Una ley que avanza pausadamente, pero necesaria para luchar con todas las formas de trata de seres humanos. “Un abordaje integral que vaya desde la detección, la identificación, la protección, la formación de empleo y la inserción en la sociedad”, añade Rocío Mora. Además, es necesario la creación de medidas enfocadas en salvaguardar los derechos humanos, ya que es primordial “priorizar la protección de la víctima sobre el control policial, persecución del delito y control migratorio”, señala Verónica Barroso.

La trata en tiempos de pandemia

La Covid-19 ha sido un obstáculo para luchar contra este crimen. Según el informe de la UNODC, el confinamiento aumentó la dificultad para la identificación de las víctimas de trata por la menor actividad de servicios considerados como no esenciales. Por ello, “en mayo de 2020, el Ministerio de Igualdad amplió el Plan de Contingencia contra la Violencia de Género ante la Crisis de la Covid-19 con medidas adicionales dirigidas a las víctimas de trata, explotación sexual y a mujeres en contexto de prostitución”, explica la portavoz de Amnistía Internacional.

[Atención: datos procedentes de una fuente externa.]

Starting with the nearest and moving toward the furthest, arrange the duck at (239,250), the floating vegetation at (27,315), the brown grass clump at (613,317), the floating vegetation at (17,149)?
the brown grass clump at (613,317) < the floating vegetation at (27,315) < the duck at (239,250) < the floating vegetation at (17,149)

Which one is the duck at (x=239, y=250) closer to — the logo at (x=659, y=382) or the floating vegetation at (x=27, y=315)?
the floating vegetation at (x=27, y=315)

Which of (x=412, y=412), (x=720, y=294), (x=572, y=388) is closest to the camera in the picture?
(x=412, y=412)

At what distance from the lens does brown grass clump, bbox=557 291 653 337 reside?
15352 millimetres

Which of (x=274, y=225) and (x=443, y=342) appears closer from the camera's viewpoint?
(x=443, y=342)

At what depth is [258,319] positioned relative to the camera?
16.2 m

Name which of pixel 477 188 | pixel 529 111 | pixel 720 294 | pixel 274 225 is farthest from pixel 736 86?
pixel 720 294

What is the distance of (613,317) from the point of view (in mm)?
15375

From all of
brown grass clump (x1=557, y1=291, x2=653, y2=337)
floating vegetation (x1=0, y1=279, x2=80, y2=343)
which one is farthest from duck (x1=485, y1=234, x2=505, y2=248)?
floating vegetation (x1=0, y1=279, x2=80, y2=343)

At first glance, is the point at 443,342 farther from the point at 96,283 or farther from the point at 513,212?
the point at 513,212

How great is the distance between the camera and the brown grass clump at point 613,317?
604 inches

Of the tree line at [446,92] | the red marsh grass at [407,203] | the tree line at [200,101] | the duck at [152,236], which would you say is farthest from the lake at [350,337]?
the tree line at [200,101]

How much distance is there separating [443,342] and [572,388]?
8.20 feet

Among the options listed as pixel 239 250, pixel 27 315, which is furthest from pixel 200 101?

El confinamiento aumentó la dificultad para la identificación de las víctimas

No obstante, asociaciones como APRAMP fueron a todos los lugares que seguían activos gracias a sus unidades de rescate. “Nos encontramos a mujeres que habían sido totalmente abandonadas en esos lugares y que no sabían siquiera lo que estaba pasando”, narra la directora de la entidad. Además, perdieron el seguimiento de más de la mitad de las mujeres, ya que “las llevaban a otros lugares y teníamos que comenzar de nuevo la búsqueda”. No obstante, hasta la fecha han podido recuperar a todas las mujeres con el trabajo de las supervivientes que están contratadas por la organización.

Una realidad que debe ser visibilizada y denunciada

Hay un dato que preocupa a las organizaciones y es el aumento del número de niñas que se ven implicadas en la trata; según el informe de UNODC, una de cada tres víctimas de trata son niñas. En APRAMP, el 65 por ciento de las mujeres entrevistadas declaran que llegaron siendo menores de edad. “Una situación de completa apropiación donde el demandante de sexo de pago hace lo que quiere con el cuerpo de una mujer (…) e, incluso, no quieren mujeres, quieren niñas. Entonces estamos hablando de algo muy grave y que no se puede consentir”, denuncia Mora. Además, señala que “no es tanto la pérdida de libertad, sino de dignidad” que deja unos “daños horrorosos”. Por ello, es necesario que las víctimas tengan una asistencia de calidad por parte del área psicológica.

Una de cada tres víctimas de trata son niñas

Al final, la trata es una realidad compleja y “que está en permanente cambio”, remarca la coordinadora de Proyecto Esperanza. Por ello, “el reto y el desafío permanente es estar abiertas, aprendiendo y detectando qué nuevas tendencias hay, qué nuevas formas de operar están utilizando los tratantes” para prevenir que las mujeres en situaciones de riesgo se conviertan en posibles víctimas de trata.